It also meant I wasted time sitting outside the instance that I could have spent doing other things, and once he sent out the general invites to work on heroic instead that night, it felt like I was just going through the motions… and I’m still not happy about it either today, even after sleeping on it.

I’m also guessing that for now, loot is going to be funneled to the main Mythic raiders, so I’m probably not going to see any upgrades outside of bonus rolls or stuff form outside raids for a bit.  There’s been no official word, but considering the previous lack of communication, and that we run under a “loot council” of 1(said raid leader) there probably won’t be any communication on it whether that is the case or not.  It’s understandable, and would make the most sense for progression, but dammit, if we’re all a part of the same team(even benched) it would be nice to actually KNOW!

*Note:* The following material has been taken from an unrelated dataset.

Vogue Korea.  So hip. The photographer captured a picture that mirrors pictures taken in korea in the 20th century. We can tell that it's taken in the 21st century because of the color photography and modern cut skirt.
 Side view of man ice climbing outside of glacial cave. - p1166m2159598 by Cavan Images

I’m also left wondering what’s going to happen when Blackrock releases.  Mythic Highmaul will still be going on, so what will happen with heroic runs?  Will he just jump straight into Mythic Blackrock and ignore heroic?  Will there still be Heroic runs on main raid nights in a few weeks?  How is he going to work bench players in, as if he just pushes and pushes, then when one of us comes in, we won’t be familiar with the fights or as geared, and that may cause progress to backslide a bit, and from what I’ve seen I believe that means he’d be even more likely to leave benched players benched then, so that we just end up twiddling our thumbs doing nothing the entire tier.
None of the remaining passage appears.